Electrical power and battery arrays remain go-to routes for juicing up robots, but sometimes old school explosives can still do the trick. A team at Cornell University recently demonstrated just that idea via a new tiny robot that relies on small-scale actuators ostensibly fueled by miniature internal-combustion engines. Even at minuscule levels, the bug-sized quadrupedal bot’s design allows it to launch to heights nearly as high as many leaping insects, while also carrying and walking with a load 22 times its own weight.

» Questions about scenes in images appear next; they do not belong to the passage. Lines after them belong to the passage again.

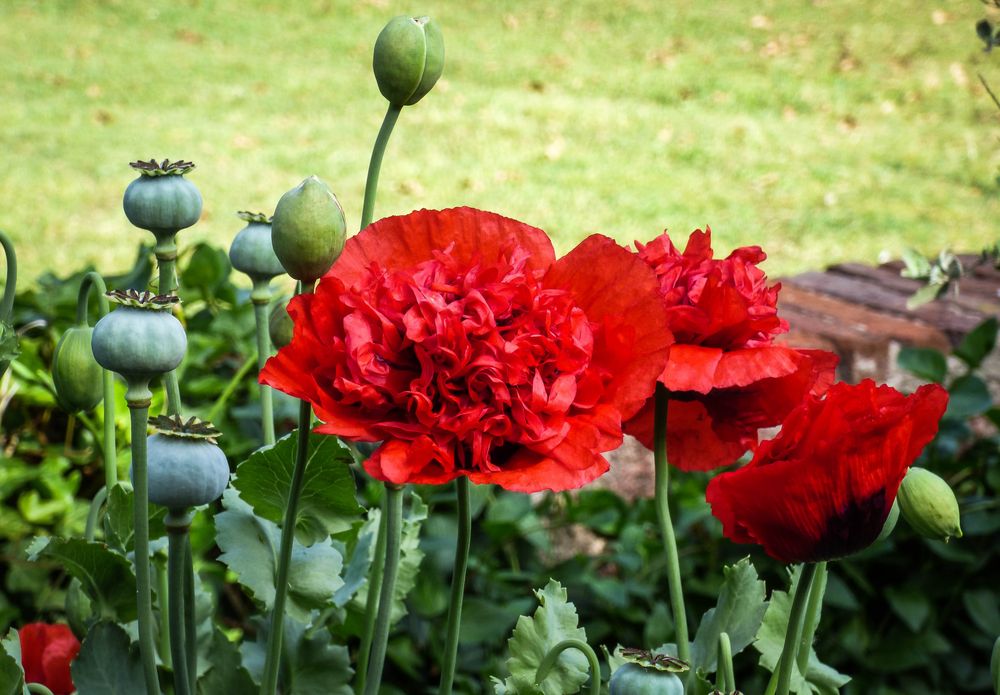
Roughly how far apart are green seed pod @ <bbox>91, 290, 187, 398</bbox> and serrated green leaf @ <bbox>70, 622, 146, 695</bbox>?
24 cm

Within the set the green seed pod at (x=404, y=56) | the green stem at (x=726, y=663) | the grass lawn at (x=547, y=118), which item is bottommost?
the grass lawn at (x=547, y=118)

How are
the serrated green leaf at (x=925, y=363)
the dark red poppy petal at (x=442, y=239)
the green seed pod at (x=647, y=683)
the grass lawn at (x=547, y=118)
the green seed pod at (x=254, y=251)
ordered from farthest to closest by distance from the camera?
the grass lawn at (x=547, y=118) → the serrated green leaf at (x=925, y=363) → the green seed pod at (x=254, y=251) → the dark red poppy petal at (x=442, y=239) → the green seed pod at (x=647, y=683)

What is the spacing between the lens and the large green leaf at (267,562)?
83 cm

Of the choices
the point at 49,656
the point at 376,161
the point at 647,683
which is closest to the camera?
the point at 647,683

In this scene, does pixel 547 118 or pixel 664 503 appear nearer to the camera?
pixel 664 503

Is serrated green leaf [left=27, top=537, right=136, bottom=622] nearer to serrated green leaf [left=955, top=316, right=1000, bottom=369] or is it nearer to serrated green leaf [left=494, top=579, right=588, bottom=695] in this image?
serrated green leaf [left=494, top=579, right=588, bottom=695]

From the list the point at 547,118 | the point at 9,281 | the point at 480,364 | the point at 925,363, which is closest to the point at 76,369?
the point at 9,281

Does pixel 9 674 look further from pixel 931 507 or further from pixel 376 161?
pixel 931 507

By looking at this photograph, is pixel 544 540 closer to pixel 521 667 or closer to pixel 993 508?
pixel 993 508

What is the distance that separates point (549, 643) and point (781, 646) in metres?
0.18

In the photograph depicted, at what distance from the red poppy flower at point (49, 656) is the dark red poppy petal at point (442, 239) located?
44 cm

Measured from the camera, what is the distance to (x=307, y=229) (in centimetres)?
Answer: 61

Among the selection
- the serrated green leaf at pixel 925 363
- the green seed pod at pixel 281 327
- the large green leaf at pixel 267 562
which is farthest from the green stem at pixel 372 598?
the serrated green leaf at pixel 925 363

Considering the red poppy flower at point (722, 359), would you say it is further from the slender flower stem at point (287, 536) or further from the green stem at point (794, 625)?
the slender flower stem at point (287, 536)
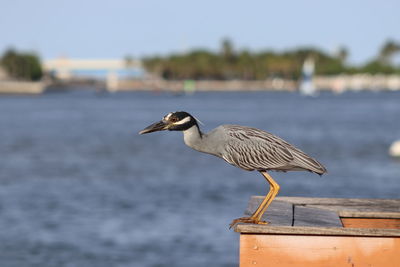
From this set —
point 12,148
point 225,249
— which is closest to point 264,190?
point 225,249

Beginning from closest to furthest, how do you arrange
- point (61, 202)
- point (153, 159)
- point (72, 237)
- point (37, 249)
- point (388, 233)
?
point (388, 233) < point (37, 249) < point (72, 237) < point (61, 202) < point (153, 159)

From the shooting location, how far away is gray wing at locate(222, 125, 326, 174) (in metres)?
7.12

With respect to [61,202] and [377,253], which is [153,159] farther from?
[377,253]

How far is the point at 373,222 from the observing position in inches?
315

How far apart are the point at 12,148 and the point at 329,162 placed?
25.7 meters

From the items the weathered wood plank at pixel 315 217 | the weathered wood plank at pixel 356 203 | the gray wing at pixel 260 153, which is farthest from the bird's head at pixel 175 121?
the weathered wood plank at pixel 356 203

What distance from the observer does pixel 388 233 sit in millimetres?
6621

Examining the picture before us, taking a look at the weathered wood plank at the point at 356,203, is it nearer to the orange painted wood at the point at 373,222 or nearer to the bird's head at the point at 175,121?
the orange painted wood at the point at 373,222

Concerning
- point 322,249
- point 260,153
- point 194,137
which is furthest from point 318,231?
point 194,137

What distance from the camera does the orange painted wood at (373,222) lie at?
313 inches

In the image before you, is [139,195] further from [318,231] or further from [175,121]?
[318,231]

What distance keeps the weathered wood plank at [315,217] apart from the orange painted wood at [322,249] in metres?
0.33

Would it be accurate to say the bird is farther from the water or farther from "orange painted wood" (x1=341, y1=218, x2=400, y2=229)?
the water

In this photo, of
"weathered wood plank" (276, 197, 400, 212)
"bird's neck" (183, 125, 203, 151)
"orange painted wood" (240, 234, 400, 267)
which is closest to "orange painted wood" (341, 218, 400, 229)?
"weathered wood plank" (276, 197, 400, 212)
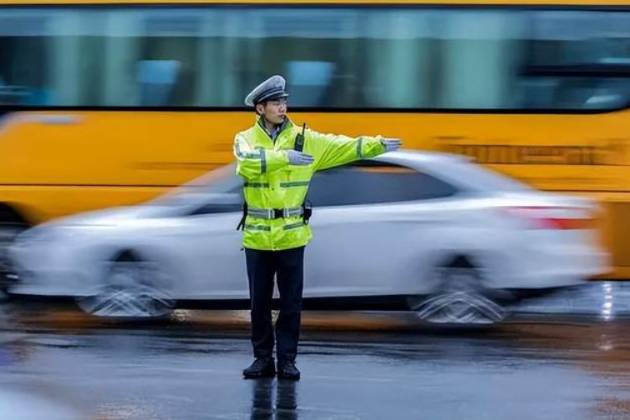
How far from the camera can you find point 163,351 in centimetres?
1030

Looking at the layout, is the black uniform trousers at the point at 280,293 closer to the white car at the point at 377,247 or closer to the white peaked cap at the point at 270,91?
the white peaked cap at the point at 270,91

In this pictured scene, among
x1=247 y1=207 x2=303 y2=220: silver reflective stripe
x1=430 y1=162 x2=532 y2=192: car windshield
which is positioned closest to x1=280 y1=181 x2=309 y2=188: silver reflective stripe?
x1=247 y1=207 x2=303 y2=220: silver reflective stripe

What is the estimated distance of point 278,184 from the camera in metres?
8.55

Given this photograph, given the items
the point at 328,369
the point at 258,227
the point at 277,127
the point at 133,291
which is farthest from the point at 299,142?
the point at 133,291

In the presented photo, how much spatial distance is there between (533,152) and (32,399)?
646cm

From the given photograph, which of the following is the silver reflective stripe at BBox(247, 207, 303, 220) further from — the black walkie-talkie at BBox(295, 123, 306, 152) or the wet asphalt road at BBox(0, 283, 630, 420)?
the wet asphalt road at BBox(0, 283, 630, 420)

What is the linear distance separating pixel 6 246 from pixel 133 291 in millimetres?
2852

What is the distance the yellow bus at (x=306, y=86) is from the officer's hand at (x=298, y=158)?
5.25 m

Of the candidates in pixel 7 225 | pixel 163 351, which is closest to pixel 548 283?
pixel 163 351

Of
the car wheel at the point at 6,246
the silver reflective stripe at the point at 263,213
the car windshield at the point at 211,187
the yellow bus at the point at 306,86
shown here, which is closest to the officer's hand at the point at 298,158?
the silver reflective stripe at the point at 263,213

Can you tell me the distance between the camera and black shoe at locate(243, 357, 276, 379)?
898 centimetres

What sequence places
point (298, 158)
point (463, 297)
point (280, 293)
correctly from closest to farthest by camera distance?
point (298, 158), point (280, 293), point (463, 297)

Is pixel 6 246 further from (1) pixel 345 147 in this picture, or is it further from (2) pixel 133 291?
(1) pixel 345 147

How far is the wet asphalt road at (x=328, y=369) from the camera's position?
8.23 m
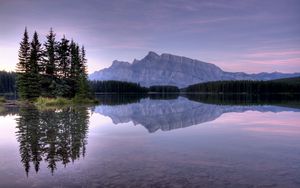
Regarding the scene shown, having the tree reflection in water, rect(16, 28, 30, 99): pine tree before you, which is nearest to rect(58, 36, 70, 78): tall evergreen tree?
rect(16, 28, 30, 99): pine tree

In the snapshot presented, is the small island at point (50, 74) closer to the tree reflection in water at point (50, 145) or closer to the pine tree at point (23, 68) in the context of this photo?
the pine tree at point (23, 68)

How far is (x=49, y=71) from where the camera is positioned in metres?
69.8

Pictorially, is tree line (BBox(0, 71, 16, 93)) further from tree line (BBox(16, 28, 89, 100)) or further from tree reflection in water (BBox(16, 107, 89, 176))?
tree reflection in water (BBox(16, 107, 89, 176))

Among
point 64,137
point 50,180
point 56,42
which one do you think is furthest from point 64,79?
point 50,180

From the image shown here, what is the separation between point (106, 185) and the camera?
34.6 feet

As detailed in a paper published on September 14 in Science, researchers created a propulsion unit via assembling a 3D-printed combustion chamber with an inflatable elastomeric membrane, electrodes, as well as teeny fuel injection tubing. When the electrodes introduce a small spark, the membrane balloons in just half a millisecond with 9.5 newtons of force. The process can then be repeated as quickly as 100 times per second.
“The high frequencies, speeds, and strengths allow [the] actuators to provide microrobots with locomotion capabilities that were previously available only to much larger robots,” writes Northwestern University Assistant Professor of Materials Science and Engineering Ryan Truby in a related essay within Science.

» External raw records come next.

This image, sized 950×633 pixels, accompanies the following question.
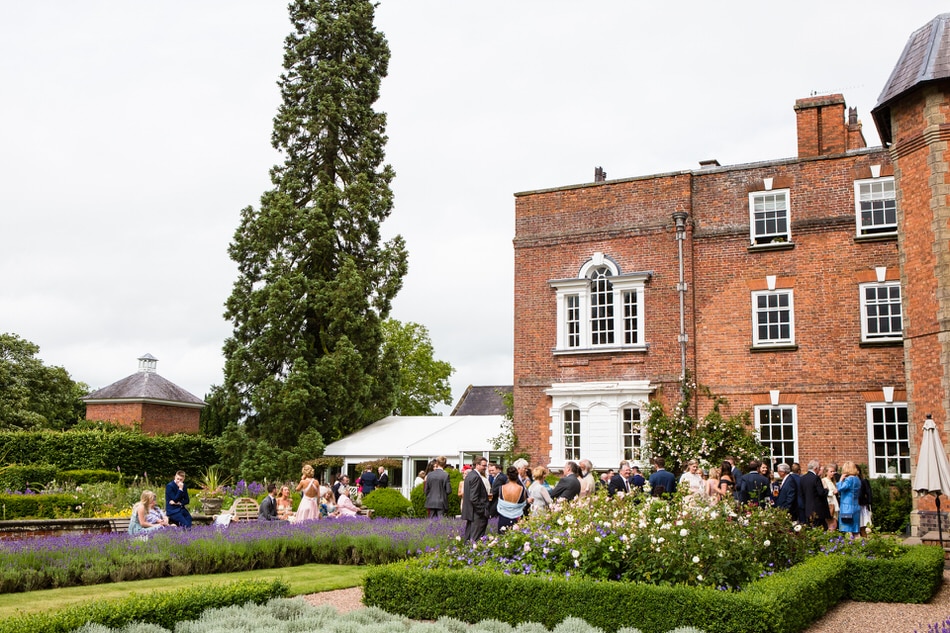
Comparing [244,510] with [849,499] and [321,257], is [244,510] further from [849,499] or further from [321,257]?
[321,257]

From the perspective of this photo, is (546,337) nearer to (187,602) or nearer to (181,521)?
(181,521)

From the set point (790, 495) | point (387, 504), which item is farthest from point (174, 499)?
point (790, 495)

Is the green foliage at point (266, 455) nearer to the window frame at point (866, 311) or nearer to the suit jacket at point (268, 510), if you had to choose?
the suit jacket at point (268, 510)

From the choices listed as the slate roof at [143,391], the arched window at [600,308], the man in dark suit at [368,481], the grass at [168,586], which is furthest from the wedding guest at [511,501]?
the slate roof at [143,391]

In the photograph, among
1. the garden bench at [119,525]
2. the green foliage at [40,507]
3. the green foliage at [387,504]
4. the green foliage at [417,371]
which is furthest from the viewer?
the green foliage at [417,371]

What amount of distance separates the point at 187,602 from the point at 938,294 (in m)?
13.7

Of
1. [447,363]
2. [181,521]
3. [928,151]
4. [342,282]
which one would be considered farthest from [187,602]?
[447,363]

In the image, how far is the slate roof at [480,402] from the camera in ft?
172

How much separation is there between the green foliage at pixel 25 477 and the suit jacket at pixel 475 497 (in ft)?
55.0

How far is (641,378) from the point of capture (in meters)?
22.7

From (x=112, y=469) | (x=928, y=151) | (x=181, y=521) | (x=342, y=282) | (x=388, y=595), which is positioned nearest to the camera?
(x=388, y=595)

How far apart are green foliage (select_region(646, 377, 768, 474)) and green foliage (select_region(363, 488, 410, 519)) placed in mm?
6429

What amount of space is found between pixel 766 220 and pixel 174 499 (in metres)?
15.4

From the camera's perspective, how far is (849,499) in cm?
1432
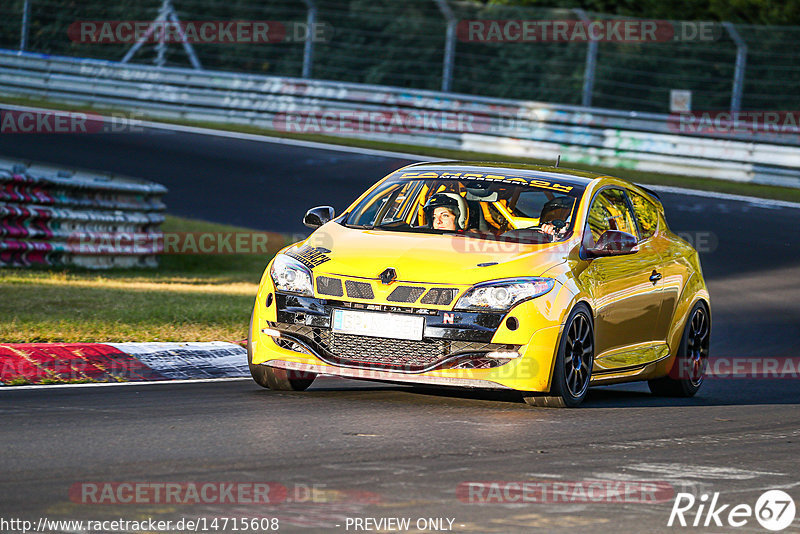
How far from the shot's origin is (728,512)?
5.86m

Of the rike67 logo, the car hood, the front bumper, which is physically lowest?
the rike67 logo

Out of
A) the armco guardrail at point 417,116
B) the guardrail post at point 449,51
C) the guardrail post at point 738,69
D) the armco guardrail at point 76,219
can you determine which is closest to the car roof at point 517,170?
the armco guardrail at point 76,219

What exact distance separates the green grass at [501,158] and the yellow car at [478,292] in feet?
43.4

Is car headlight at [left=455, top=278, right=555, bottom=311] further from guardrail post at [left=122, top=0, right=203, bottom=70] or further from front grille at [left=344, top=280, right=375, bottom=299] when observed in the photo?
guardrail post at [left=122, top=0, right=203, bottom=70]

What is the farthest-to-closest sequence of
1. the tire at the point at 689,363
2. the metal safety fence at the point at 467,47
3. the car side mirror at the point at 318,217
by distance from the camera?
the metal safety fence at the point at 467,47, the tire at the point at 689,363, the car side mirror at the point at 318,217

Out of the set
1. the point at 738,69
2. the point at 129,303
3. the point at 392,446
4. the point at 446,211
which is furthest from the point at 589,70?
the point at 392,446

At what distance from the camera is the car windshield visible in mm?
9469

[Related: This small, squishy robot is cuter than its cockroach inspiration.]
But as IEEE Spectrum explains, even the smallest explosions can wear down or damage materials over time. Knowing this, the engineering team designed the elastic membrane using flame-resistant material alongside an integrated flame arrestor to control the timing and size of each little kaboom. The results are an extremely durable propulsion unit that the team estimates can continuously operate for over 750,000 cycles (roughly 8.5 hours for the robot) before any noticeable performance degradation. In video demonstrations, the team showcased their 29 mm long, 1.5 g robot vertically leaping 59 centimeters, even while carrying comparably massive amounts of weight. To “walk,” the robot fires its actuators at breakneck speed, and turns via selectively engaging the same engines.

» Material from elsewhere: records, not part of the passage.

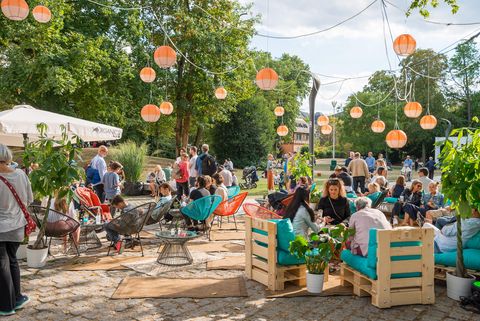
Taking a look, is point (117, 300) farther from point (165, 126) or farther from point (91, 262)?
point (165, 126)

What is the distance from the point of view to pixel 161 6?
2198 centimetres

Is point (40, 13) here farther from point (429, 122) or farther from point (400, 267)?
point (429, 122)

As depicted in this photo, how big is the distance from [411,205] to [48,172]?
6470mm

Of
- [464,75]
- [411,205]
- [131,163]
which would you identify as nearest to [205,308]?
[411,205]

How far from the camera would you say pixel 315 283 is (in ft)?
16.2

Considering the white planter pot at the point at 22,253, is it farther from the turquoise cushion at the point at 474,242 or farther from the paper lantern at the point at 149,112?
the turquoise cushion at the point at 474,242

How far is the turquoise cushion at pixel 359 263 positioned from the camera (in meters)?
4.64

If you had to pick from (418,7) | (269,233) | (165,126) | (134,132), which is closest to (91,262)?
(269,233)

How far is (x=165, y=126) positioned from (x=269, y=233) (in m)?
23.3

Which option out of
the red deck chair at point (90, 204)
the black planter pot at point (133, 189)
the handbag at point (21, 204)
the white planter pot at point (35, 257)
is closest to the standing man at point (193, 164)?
the red deck chair at point (90, 204)

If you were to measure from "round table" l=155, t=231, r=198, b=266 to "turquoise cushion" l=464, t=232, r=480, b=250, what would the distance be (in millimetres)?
3562

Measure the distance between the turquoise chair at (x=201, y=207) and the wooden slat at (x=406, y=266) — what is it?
3.75 meters

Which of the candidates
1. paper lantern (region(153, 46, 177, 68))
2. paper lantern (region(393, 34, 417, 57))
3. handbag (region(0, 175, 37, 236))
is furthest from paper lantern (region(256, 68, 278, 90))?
handbag (region(0, 175, 37, 236))

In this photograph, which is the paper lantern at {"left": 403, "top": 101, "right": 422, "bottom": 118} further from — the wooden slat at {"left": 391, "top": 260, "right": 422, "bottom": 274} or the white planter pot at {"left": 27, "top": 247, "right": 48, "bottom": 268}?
the white planter pot at {"left": 27, "top": 247, "right": 48, "bottom": 268}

Moving forward (so to speak), the team wants to hone their bot’s ability to actually slow its actuators to allow for more precise movement, as well as the ability to “run.” The robot is also currently tethered via power cables, so creating wireless iterations would be integral to deploying the device in a real-world scenario, such as a disaster zone or other hard-to-reach environments.
“One idea we want to explore in the future is using aggregates of these small and powerful actuators as large, variable recruitment musculature in large robots,” Robert F. Shepherd, head of Cornell’s Organic Robotics Lab and study co-author, told IEEE Spectrum. “Putting thousands of these actuators in bundles over a rigid endoskeleton could allow for dexterous and fast land-based hybrid robots.”
Explosive robot muscles—what could go wrong?